> [Document text]
[Start of section]
To accomplish its objectives, ACCE has organized the IHE PCD domain into two primary committees, directed by a leadership team of cochairs. The domain leadership team includes Todd Cooper of Breakthrough Solutions (Poway, Calif), Jack Harrington of Philips Medical Systems (Bothell, Wash), Elliot Sloane, PhD, of Villanova University (Villanova, Pa), and Raymond Zambuto of Technology in Medicine (Holliston, Mass). Emanuel Furst, of Imptech Improvement Technologies (Tucson, Ariz) serves as technical coordinator for the domain, and Elliot Sloane, PhD, serves as the liaison to the IHE SDC. Two top-level committees have been formed. The Planning Committee is responsible for high-level planning, surveying the industry, and developing a 5-year road map for the domain. The Technical Committee is responsible for taking the use cases of the Planning Committee and translating these into working documents that the vendors can use to design IHE-compliant systems.
Mapping Out a Plan
The plan for 2006 is to develop two “profiles.” One profile will be to bind the correct patient identifier to the device and its data, and the other profile will be to communicate asynchronous patient data to the EHR. Examples of asynchronous data would be periodic vital-signs data or point-of-care laboratory test results, as opposed to waveforms. These two profiles will be tested at the January 2007 connectathon and demonstrated live at the HIMSS Annual Meeting in February 2007. The testing will be done on three classes of medical devices: vital-signs monitors, IV pumps, and ventilators. Participation by a minimum of three vendors is required to certify interoperability for a given profile.
[End of section]
> [The data]
[Start of section]
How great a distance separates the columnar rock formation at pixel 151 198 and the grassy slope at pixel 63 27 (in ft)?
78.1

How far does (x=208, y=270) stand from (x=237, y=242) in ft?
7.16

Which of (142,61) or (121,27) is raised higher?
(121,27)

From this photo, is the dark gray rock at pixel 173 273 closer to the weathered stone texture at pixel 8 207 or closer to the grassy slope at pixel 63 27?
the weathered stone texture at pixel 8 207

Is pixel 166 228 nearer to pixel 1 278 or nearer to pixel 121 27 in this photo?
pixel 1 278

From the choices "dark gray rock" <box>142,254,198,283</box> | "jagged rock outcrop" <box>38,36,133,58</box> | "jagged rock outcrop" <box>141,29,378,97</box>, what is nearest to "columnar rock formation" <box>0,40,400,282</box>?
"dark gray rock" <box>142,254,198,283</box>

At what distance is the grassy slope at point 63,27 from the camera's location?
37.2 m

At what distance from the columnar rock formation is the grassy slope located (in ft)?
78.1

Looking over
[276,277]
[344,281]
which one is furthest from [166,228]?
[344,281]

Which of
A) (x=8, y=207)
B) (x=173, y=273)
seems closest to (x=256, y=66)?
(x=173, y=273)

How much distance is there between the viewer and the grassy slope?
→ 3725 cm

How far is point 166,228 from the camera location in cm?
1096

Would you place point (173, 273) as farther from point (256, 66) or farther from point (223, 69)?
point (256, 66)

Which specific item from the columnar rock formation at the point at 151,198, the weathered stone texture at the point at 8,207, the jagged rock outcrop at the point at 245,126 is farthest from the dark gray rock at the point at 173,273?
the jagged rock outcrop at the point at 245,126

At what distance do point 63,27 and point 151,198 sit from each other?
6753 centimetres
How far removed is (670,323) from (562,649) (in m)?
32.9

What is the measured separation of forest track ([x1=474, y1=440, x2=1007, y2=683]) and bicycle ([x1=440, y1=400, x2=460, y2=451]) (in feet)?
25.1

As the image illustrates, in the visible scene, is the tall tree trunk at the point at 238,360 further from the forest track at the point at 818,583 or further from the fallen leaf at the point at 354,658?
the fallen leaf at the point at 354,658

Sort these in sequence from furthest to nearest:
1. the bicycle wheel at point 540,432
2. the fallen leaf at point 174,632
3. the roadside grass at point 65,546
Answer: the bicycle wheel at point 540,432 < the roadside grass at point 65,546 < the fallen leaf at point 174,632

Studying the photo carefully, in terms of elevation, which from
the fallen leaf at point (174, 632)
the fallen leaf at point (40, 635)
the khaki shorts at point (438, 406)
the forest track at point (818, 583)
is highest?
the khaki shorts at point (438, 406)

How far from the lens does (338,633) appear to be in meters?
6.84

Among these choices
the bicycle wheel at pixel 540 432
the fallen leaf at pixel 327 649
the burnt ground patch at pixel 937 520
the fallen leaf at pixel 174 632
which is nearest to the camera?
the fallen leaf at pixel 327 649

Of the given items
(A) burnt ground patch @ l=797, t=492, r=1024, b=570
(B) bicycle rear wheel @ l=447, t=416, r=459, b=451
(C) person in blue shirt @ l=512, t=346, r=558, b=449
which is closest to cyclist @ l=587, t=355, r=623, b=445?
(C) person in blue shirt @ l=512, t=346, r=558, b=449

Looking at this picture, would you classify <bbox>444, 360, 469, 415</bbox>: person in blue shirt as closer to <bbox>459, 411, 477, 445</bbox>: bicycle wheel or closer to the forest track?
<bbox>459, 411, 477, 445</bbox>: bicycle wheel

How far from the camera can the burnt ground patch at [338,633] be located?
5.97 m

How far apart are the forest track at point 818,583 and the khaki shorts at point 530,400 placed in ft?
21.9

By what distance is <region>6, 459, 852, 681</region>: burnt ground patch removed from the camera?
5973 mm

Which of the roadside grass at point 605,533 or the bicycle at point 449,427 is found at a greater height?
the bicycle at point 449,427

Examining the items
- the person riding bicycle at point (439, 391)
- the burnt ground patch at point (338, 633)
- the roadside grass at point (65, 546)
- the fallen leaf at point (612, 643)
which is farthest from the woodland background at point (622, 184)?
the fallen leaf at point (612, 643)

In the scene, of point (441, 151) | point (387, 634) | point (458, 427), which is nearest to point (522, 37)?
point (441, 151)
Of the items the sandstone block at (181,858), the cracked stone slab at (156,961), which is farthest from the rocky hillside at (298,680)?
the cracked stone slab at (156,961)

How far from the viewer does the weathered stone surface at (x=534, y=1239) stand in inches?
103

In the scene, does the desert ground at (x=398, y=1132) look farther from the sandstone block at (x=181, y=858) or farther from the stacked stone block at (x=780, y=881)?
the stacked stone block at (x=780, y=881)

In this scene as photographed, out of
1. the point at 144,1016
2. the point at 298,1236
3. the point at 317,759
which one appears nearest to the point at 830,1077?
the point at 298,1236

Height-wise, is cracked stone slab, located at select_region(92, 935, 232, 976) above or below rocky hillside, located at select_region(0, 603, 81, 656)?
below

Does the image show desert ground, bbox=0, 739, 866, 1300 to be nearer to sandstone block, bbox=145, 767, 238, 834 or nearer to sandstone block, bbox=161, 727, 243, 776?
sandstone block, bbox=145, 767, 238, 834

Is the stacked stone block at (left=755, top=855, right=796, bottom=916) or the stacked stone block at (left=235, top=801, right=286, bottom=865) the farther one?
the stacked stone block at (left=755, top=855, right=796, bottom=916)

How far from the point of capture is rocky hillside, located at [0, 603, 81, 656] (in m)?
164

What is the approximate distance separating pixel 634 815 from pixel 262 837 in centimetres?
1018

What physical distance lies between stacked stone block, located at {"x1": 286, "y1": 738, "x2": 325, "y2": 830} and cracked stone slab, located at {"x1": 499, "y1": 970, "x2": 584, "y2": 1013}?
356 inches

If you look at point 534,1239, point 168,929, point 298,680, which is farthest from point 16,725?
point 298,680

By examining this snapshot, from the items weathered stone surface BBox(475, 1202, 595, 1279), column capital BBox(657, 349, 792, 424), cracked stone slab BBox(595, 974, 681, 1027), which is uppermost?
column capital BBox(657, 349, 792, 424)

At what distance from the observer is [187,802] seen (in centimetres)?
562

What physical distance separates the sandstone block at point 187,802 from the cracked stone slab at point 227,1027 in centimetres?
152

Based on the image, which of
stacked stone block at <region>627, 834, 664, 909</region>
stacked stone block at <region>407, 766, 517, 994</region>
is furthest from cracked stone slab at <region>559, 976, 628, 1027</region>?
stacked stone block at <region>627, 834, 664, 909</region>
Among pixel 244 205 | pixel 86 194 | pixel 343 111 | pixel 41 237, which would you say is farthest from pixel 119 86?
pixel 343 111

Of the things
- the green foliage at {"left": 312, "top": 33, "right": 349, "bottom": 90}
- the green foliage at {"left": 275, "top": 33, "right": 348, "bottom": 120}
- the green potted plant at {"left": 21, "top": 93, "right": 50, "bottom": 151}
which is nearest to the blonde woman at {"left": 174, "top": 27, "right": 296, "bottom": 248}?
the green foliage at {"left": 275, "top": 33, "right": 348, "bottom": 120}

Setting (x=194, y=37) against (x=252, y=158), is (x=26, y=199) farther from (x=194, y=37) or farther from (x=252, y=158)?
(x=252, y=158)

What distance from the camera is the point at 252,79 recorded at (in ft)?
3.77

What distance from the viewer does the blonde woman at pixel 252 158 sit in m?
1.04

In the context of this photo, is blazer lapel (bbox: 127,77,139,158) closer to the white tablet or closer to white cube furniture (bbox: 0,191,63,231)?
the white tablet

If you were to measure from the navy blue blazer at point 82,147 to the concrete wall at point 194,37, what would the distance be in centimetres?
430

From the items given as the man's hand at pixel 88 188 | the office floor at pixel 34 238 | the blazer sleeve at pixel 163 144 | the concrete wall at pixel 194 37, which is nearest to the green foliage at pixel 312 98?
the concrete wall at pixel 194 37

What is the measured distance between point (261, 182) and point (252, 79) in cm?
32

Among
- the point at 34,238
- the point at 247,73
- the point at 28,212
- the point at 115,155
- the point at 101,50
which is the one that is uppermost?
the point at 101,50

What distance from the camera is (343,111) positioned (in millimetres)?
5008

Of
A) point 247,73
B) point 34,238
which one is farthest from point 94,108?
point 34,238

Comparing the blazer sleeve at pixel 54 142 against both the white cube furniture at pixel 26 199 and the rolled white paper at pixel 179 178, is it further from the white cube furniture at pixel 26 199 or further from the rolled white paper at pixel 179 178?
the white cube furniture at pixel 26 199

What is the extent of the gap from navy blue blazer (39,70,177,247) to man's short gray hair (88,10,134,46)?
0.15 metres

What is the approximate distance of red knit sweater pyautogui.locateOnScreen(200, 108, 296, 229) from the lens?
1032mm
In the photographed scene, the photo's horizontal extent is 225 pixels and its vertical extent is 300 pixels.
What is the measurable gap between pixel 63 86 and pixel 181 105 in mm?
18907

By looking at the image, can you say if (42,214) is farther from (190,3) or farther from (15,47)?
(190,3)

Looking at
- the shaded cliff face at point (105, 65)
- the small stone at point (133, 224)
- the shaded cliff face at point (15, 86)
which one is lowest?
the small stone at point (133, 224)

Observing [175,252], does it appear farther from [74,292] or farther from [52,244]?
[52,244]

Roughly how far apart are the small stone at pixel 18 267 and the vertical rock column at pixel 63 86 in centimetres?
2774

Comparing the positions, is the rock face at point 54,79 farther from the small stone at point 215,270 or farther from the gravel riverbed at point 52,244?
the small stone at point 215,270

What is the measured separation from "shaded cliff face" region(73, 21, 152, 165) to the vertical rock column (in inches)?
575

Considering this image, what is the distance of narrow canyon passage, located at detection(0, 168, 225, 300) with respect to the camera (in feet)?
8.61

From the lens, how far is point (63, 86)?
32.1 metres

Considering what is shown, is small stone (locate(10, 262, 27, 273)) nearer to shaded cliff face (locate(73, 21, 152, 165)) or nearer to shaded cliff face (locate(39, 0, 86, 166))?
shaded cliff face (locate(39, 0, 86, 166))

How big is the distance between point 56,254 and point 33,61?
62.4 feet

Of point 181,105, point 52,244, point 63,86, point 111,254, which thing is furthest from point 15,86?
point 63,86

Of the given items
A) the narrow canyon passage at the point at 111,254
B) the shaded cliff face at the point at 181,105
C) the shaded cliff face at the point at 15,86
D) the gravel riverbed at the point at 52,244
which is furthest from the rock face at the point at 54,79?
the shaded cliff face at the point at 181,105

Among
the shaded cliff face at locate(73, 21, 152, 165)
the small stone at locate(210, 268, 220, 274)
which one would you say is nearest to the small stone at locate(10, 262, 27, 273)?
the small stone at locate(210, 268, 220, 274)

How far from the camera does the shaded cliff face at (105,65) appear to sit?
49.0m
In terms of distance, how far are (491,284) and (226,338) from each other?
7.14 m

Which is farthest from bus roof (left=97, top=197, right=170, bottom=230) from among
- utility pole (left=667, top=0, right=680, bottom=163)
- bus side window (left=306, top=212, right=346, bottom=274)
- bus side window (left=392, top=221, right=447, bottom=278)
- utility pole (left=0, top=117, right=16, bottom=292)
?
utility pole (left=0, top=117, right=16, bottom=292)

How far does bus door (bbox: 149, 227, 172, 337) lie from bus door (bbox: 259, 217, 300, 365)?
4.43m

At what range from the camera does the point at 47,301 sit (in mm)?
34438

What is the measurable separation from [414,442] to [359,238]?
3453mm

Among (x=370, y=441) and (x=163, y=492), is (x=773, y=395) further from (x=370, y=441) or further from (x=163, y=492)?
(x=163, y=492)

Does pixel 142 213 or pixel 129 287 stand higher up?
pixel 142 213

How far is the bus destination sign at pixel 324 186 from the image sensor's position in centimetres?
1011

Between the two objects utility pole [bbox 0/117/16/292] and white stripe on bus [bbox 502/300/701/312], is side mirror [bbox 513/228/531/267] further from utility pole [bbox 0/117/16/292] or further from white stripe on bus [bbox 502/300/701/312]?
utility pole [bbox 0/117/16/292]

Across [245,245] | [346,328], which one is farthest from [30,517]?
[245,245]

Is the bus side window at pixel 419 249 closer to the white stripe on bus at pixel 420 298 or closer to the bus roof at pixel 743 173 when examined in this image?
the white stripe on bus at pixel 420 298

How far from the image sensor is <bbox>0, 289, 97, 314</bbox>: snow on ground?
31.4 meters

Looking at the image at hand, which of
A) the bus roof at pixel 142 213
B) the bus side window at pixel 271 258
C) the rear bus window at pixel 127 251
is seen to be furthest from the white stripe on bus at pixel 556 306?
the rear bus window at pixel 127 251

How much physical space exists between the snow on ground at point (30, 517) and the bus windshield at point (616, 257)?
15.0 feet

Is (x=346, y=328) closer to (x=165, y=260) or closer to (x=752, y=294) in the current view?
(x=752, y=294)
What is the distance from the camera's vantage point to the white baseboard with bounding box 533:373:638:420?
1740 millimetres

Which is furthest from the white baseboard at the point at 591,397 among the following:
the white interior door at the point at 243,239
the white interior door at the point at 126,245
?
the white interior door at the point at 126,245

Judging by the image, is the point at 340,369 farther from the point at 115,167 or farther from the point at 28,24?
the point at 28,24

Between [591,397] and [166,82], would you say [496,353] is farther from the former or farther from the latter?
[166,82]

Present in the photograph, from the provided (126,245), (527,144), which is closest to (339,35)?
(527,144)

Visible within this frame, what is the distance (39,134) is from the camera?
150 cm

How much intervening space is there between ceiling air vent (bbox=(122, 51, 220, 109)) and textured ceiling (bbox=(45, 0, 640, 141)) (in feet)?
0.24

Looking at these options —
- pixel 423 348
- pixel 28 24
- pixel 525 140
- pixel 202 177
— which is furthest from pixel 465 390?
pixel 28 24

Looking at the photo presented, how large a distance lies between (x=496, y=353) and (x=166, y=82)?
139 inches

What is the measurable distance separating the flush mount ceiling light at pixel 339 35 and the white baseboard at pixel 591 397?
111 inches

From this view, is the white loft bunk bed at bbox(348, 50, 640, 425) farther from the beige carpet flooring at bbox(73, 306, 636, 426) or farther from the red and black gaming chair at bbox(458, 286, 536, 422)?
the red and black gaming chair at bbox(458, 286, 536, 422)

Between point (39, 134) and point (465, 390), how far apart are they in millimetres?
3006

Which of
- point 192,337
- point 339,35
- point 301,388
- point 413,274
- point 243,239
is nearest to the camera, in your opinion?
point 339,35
[End of section]
> [Tasks to carry out]
a) In one to three sentences, explain why the Technical Committee, according to the passage on the IHE PCD domain, turns the Planning Committee's use cases into working documents.
b) Extend the passage on the IHE PCD domain, picking up after its final sentence.
The lines are separate material and unrelated to the passage on the IHE PCD domain.

> [Task-by-task answers]
a) The Technical Committee translates the Planning Committee's use cases into working documents so that vendors can use them to design IHE-compliant systems.

b)
The Planning Committee is also developing a 5-year plan. Interest in the PCD is running high. Vendors are participating because they see strong value in being able to develop standard interfacing and to reduce their development risks through the connectathons. This permits vendors to concentrate resources on the innovations that differentiate them from their competitors. Users and purchasers see value in system simplicity, reduced medical errors and waste, and the ability to match up best-of-breed technologies from different vendors. Regulators and government agencies recognize that the IHE can provide a direct path to bringing clinical- and process-oriented data into the regional and national systems envisioned by President Bush and the ONCHIT.
The IHE PCD domain also injects clinical engineering directly into the ongoing medical device/IT-convergence process. Clinical engineers are working side by side with their high-level counterparts in industry, hospital IT departments, and standards and regulatory agency staff and volunteers. This is resulting in a better understanding by all parties of the nature of the interfaces, the pitfalls, the risks, and the opportunities involved in connecting all of the patient’s information and making it broadly available.
Raymond Peter Zambuto, CCE, FASHE, SHIMSS, is president and CEO, Technology in Medicine Inc, Holliston, Mass. Elliot B. Sloane, PhD, is assistant professor of decision and information technologies at Villanova University’s College of Commerce and Finance, Villanova, Pa.